Spatial questions tied to images
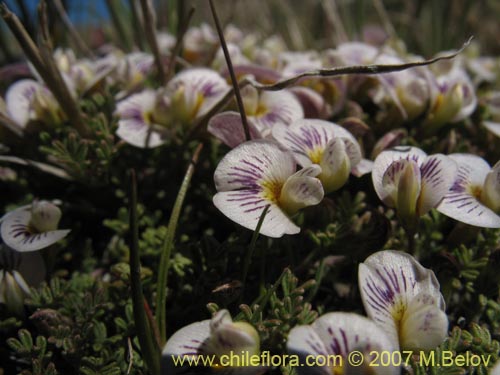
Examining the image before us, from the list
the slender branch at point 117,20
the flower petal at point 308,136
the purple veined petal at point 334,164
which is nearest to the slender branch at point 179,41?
the flower petal at point 308,136

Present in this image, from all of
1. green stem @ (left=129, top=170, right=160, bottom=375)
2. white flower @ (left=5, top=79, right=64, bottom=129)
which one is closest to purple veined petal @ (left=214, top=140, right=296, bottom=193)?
green stem @ (left=129, top=170, right=160, bottom=375)

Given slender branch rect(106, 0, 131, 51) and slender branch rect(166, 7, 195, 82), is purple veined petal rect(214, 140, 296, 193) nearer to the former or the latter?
slender branch rect(166, 7, 195, 82)

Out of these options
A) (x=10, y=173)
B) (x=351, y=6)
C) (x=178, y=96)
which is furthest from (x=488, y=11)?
(x=10, y=173)

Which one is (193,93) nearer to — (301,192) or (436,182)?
(301,192)

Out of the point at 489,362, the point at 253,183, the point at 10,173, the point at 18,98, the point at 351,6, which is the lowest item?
the point at 489,362

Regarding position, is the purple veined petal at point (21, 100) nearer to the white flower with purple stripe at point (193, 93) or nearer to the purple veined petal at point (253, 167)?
the white flower with purple stripe at point (193, 93)

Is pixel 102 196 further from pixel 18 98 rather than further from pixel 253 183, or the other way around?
pixel 253 183
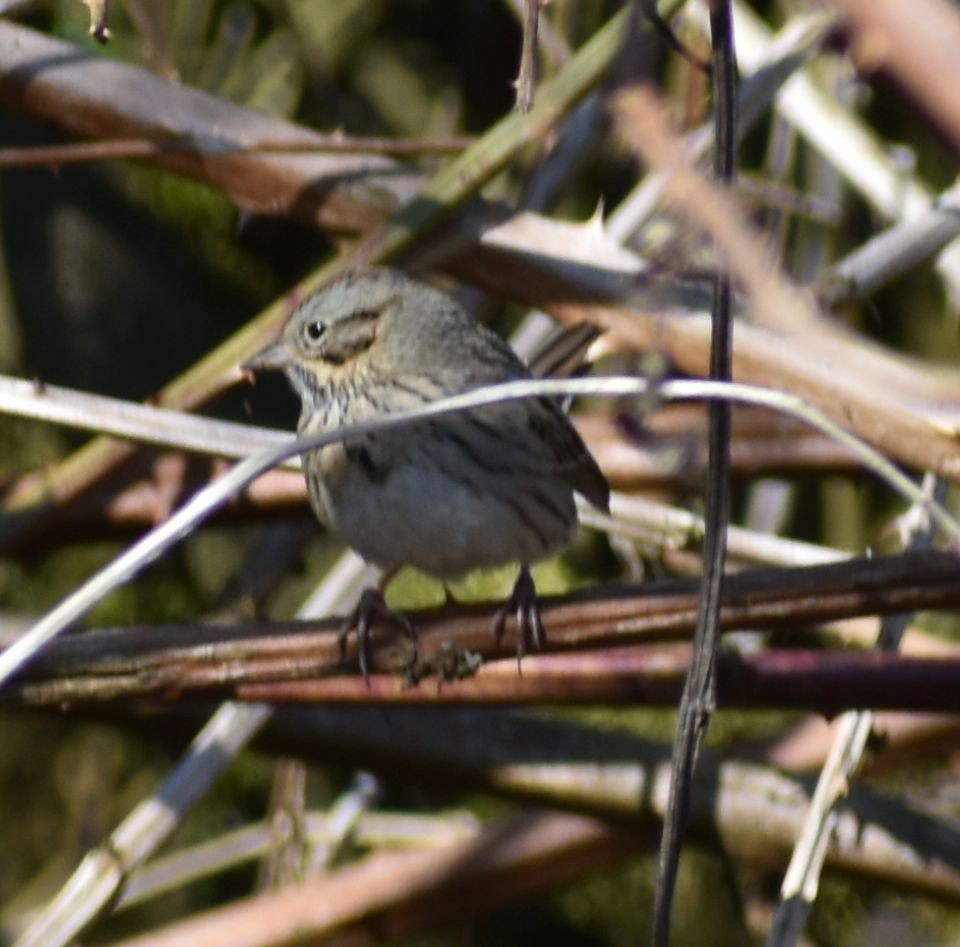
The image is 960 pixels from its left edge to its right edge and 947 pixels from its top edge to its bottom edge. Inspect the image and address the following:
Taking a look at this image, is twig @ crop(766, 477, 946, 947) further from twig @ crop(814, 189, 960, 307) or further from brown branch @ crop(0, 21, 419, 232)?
brown branch @ crop(0, 21, 419, 232)

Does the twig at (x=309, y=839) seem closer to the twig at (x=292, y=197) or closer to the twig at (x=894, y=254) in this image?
the twig at (x=292, y=197)

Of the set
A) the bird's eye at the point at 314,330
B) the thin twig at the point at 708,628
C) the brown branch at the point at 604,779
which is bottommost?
the thin twig at the point at 708,628

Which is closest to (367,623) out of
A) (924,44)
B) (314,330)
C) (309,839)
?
(314,330)

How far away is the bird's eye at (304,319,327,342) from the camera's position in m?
2.69

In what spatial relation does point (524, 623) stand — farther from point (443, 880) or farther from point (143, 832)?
point (443, 880)

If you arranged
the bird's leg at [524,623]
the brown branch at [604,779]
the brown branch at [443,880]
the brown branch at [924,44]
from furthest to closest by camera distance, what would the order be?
the brown branch at [443,880] < the brown branch at [604,779] < the bird's leg at [524,623] < the brown branch at [924,44]

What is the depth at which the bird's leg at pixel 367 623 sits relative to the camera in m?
1.84

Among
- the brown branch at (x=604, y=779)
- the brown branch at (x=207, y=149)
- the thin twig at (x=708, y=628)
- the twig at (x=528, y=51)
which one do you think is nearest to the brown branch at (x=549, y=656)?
the thin twig at (x=708, y=628)

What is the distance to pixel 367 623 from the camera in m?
2.17

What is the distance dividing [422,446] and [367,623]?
1.18 ft

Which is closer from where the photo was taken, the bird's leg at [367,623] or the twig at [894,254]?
the bird's leg at [367,623]

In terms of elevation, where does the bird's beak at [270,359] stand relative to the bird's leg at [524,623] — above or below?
above

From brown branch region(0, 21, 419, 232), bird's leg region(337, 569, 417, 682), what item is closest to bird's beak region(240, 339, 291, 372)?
brown branch region(0, 21, 419, 232)

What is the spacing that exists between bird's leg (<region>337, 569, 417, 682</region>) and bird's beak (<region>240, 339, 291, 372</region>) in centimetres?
39
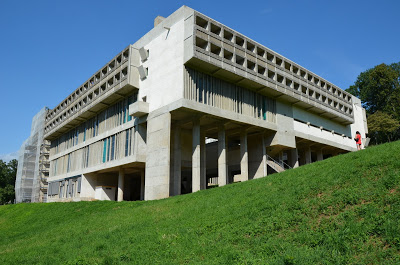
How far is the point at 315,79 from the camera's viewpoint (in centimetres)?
3991

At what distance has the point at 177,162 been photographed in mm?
29156

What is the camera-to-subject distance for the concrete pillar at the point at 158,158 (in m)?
25.5

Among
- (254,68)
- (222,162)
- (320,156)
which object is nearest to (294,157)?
(320,156)

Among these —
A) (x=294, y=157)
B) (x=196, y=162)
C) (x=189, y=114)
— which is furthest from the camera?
(x=294, y=157)

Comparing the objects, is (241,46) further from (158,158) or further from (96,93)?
(96,93)

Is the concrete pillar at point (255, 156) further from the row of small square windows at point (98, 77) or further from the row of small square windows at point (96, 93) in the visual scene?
the row of small square windows at point (98, 77)

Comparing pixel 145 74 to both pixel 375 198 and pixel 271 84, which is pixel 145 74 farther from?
pixel 375 198

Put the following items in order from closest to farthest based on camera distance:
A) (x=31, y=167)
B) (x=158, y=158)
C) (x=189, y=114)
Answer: (x=158, y=158)
(x=189, y=114)
(x=31, y=167)

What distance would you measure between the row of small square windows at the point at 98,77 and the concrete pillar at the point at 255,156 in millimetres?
15220

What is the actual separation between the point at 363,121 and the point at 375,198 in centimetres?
4470

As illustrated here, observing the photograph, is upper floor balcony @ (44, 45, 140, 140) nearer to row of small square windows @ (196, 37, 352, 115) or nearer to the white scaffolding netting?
row of small square windows @ (196, 37, 352, 115)

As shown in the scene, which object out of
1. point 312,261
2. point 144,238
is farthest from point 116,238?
point 312,261

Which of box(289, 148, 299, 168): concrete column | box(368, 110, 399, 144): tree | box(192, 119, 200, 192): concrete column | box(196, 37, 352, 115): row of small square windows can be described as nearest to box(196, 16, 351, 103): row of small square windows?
box(196, 37, 352, 115): row of small square windows

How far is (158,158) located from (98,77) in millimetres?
16253
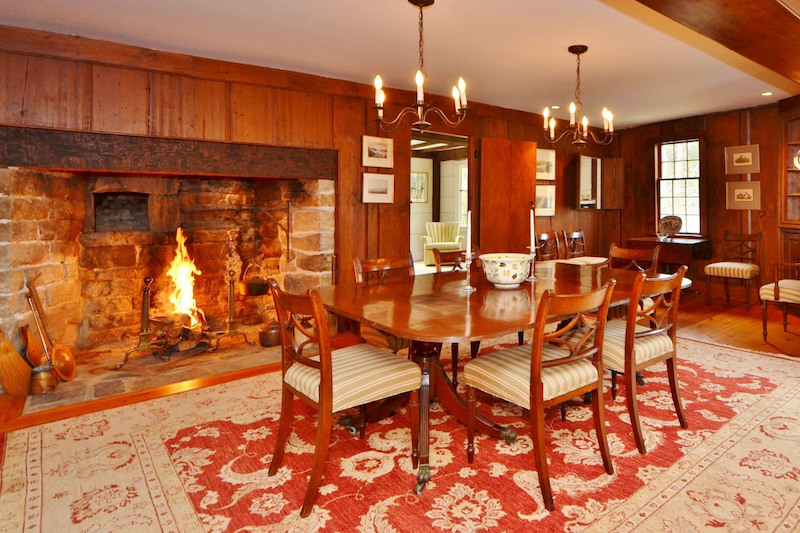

### Aim of the exercise:
Format the listing lines, starting at the line that contains "If you arranged" and ending at the line that contains "from furthest to", as a Markdown table with the columns Row and Listing line. Number the rows and leave out any blank lines.

### Reply to the task:
| Row | Listing line |
|---|---|
| 1 | If you arranged |
| 2 | the bird's leg at [524,623] |
| 3 | the brown branch at [604,779] |
| 4 | the brown branch at [443,880] |
| 5 | the brown branch at [924,44] |
| 6 | from furthest to closest by camera distance, what would the order be? |